EXTRACTED DATA:
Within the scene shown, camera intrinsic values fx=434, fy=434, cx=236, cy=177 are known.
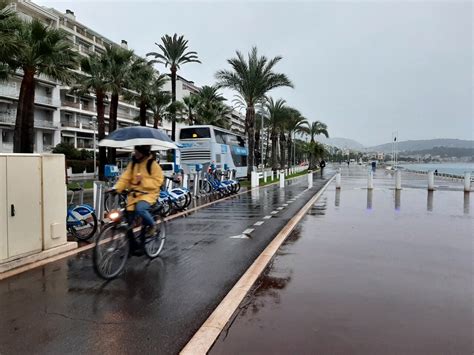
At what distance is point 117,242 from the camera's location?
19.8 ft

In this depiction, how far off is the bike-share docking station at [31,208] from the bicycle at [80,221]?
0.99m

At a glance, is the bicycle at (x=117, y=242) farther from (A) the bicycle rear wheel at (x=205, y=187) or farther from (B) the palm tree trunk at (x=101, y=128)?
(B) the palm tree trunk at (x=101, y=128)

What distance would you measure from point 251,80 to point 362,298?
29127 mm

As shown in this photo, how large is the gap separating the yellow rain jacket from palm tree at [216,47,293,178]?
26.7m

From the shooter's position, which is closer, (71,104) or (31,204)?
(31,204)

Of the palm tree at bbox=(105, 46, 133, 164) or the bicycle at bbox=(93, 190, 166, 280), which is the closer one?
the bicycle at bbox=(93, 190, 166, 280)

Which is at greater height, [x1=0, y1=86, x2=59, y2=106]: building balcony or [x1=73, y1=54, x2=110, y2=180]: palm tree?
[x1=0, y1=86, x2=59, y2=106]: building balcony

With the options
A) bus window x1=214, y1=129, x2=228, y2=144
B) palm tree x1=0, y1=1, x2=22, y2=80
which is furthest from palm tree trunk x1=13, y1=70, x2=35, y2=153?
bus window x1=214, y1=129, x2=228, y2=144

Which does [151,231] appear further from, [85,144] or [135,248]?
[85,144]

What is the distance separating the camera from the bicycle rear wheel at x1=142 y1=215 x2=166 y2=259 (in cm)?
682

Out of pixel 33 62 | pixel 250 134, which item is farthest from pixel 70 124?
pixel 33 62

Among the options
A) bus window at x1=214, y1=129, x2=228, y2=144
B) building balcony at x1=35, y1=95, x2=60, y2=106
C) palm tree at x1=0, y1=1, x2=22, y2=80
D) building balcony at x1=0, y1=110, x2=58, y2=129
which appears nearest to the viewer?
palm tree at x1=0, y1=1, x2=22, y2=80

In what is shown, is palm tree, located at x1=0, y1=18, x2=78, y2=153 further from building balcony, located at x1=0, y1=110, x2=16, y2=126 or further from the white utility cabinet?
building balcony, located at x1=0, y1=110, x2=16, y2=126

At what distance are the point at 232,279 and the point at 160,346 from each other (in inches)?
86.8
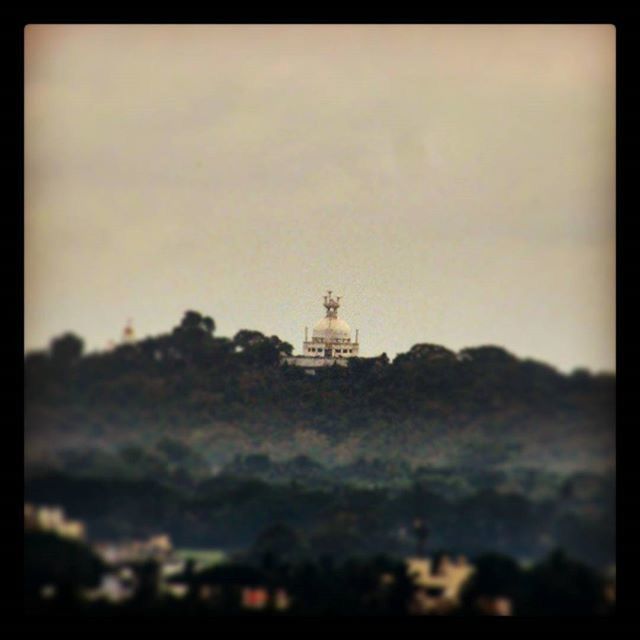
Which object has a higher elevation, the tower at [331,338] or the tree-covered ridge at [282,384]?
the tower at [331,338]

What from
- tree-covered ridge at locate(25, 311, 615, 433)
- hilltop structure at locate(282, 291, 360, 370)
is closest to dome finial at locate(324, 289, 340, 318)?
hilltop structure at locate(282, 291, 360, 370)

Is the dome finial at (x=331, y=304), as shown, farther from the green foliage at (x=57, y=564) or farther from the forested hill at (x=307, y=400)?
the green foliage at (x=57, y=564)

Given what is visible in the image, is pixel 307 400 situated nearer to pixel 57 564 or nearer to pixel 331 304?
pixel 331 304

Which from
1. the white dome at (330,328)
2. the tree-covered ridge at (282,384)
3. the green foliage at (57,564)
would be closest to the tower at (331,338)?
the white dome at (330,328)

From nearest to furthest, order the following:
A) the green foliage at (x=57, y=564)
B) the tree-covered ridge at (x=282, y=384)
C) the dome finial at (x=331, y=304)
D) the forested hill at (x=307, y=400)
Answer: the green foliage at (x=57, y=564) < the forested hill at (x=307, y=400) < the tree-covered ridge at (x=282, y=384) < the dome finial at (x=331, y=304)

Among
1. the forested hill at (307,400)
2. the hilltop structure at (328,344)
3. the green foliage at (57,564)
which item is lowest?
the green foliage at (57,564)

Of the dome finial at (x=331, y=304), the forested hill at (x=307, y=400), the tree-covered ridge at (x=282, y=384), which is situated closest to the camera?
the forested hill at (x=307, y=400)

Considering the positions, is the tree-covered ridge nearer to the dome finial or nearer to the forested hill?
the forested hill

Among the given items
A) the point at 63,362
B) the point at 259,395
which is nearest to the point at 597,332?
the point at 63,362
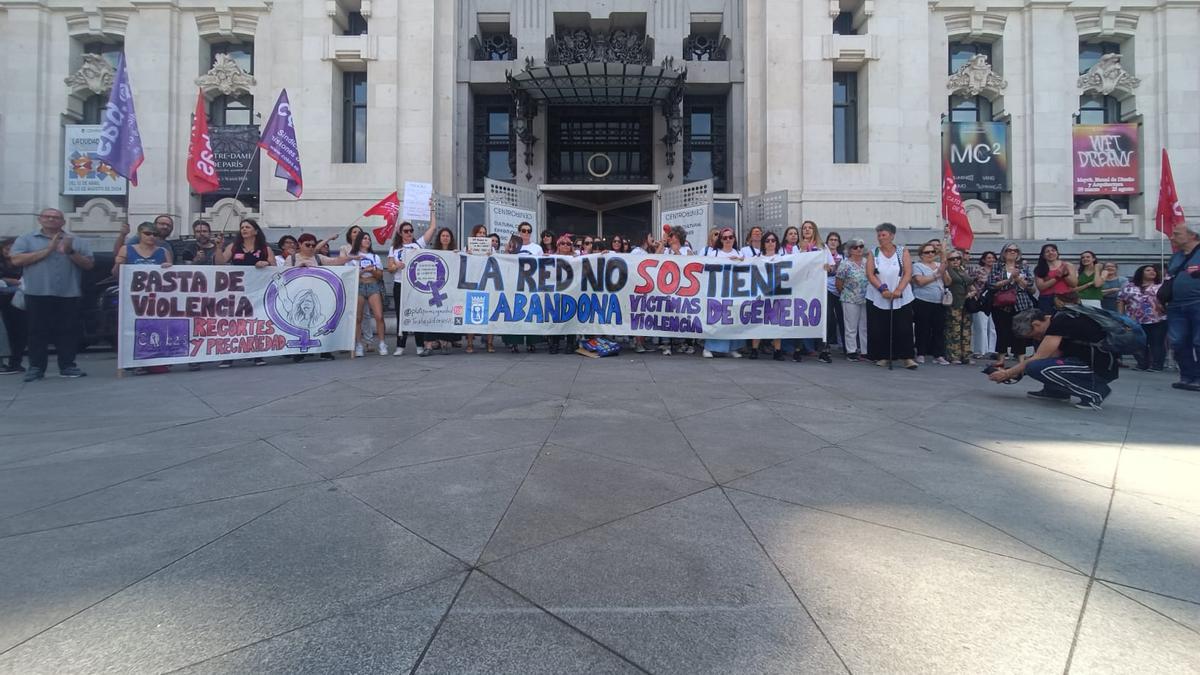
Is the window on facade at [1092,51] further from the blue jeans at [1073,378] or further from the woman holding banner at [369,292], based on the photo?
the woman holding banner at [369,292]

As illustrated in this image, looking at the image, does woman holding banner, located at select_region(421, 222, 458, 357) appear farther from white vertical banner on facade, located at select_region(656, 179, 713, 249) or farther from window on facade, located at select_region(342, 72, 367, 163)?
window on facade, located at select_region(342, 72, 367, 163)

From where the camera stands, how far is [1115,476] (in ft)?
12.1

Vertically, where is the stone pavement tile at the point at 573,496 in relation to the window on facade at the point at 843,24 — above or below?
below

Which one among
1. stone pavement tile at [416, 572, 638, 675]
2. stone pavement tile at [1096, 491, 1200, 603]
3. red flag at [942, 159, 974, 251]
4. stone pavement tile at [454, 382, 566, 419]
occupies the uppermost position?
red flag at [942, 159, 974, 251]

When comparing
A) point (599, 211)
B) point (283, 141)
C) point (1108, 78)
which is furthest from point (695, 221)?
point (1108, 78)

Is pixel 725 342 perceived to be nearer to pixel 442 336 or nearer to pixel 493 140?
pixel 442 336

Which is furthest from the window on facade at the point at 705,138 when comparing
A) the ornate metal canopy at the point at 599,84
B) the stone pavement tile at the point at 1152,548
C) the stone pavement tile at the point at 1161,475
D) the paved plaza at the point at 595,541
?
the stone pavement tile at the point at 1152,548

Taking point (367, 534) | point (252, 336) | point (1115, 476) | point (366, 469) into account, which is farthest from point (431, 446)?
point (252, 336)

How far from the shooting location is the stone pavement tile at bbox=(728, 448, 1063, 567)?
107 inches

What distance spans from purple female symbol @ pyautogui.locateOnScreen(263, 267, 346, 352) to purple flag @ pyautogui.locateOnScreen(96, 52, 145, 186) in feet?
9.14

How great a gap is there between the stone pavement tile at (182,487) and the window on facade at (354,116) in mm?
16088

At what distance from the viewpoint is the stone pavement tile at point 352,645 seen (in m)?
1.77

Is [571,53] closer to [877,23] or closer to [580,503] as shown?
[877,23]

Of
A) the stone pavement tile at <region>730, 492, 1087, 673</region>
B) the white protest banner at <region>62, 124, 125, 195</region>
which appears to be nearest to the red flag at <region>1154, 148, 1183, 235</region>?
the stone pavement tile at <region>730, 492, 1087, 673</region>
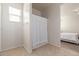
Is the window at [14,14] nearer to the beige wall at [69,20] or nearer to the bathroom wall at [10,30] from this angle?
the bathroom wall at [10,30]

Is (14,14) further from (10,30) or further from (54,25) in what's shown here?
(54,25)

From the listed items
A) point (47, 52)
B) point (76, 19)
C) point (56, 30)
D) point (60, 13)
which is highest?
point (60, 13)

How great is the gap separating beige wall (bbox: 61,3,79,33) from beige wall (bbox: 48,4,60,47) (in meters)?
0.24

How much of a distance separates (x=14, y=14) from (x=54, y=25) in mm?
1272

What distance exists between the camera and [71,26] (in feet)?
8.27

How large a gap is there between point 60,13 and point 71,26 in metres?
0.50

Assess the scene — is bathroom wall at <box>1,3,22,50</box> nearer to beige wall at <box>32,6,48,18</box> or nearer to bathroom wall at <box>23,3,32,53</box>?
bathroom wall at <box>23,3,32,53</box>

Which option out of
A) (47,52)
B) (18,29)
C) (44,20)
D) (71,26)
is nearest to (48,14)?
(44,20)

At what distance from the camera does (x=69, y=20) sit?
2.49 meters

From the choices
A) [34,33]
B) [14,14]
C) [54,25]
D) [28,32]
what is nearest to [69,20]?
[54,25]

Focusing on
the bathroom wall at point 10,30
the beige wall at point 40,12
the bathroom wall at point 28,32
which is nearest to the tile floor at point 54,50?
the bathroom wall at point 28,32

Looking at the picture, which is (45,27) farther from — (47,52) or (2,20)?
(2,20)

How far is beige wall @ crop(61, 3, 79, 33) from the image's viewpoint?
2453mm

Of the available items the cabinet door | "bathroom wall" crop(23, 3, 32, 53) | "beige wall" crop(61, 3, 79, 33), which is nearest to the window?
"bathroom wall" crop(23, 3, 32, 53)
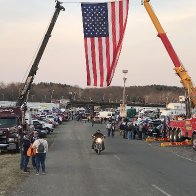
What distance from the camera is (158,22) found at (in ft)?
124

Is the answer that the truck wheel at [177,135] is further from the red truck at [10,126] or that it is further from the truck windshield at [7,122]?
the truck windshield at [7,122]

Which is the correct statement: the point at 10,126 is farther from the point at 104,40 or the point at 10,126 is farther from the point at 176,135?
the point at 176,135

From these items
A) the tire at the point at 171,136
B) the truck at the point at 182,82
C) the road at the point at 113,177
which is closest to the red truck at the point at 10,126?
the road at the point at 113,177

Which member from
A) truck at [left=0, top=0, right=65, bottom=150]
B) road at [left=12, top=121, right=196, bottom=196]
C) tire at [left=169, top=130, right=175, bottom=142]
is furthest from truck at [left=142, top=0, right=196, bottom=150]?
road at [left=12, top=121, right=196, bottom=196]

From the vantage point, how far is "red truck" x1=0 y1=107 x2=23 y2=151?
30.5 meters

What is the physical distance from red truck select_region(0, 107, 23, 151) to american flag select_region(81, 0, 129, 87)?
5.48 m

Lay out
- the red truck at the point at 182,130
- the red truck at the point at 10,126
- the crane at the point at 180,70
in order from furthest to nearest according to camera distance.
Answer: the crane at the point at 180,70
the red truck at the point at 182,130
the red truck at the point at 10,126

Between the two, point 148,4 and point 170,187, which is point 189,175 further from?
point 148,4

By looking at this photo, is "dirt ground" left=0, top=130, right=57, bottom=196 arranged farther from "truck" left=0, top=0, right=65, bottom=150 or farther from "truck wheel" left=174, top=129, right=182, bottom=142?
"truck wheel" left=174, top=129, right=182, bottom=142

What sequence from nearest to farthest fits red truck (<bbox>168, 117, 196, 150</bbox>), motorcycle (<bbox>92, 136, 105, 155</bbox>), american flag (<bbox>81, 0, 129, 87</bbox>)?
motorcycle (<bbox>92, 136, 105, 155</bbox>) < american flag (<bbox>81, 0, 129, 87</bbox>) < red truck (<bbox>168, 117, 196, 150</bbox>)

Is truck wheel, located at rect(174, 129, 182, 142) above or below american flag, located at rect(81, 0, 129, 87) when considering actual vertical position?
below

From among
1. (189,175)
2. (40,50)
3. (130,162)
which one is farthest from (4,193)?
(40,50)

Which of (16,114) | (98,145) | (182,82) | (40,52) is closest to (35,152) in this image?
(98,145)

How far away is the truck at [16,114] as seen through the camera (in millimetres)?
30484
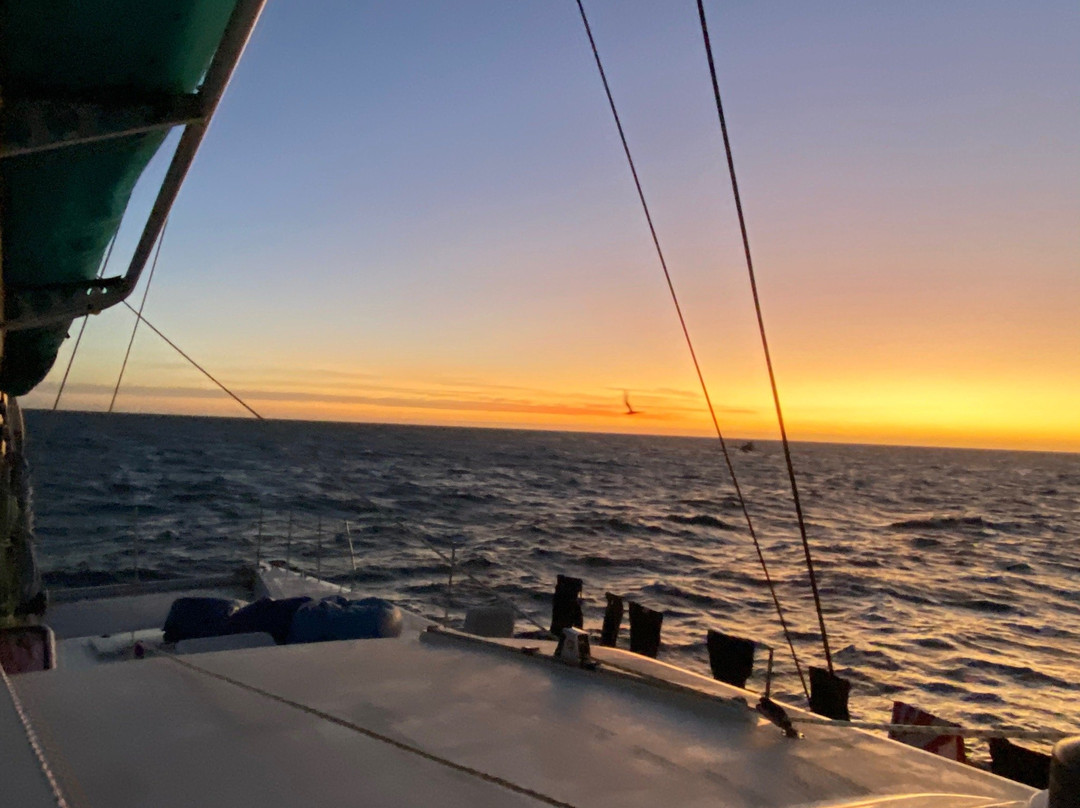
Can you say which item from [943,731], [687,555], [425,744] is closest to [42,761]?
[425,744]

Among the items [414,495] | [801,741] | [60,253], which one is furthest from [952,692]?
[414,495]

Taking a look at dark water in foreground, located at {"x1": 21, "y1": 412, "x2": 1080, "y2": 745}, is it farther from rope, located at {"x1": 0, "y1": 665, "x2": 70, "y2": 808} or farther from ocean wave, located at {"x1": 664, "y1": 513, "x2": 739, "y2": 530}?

OBJECTIVE: Only the lines from the line bearing "Is truck wheel, located" to the end of the listing above, both inclusive, should be extracted verbatim; the pictures are excluded.

WRITTEN ANSWER:
Is truck wheel, located at rect(174, 129, 182, 142) above or below american flag, located at rect(81, 0, 129, 87) when considering actual vertical position?
below

From among
1. (189,175)
2. (40,50)
3. (130,162)
which one is farthest from (4,193)?
(40,50)

Which of (16,114) | (98,145) | (182,82) | (40,52) is closest to (35,152) in this image?
(98,145)

How far away is the truck at [16,114] as seen through the camera (in millimetres)?
30484
Can you say which item from [943,731], [687,555], [425,744] is closest to [42,761]?
[425,744]

Among the items [414,495] | [801,741] | [60,253], which one is furthest from [952,692]?
[414,495]

Taking a look at dark water in foreground, located at {"x1": 21, "y1": 412, "x2": 1080, "y2": 745}, is it farther from rope, located at {"x1": 0, "y1": 665, "x2": 70, "y2": 808} or farther from ocean wave, located at {"x1": 664, "y1": 513, "x2": 739, "y2": 530}?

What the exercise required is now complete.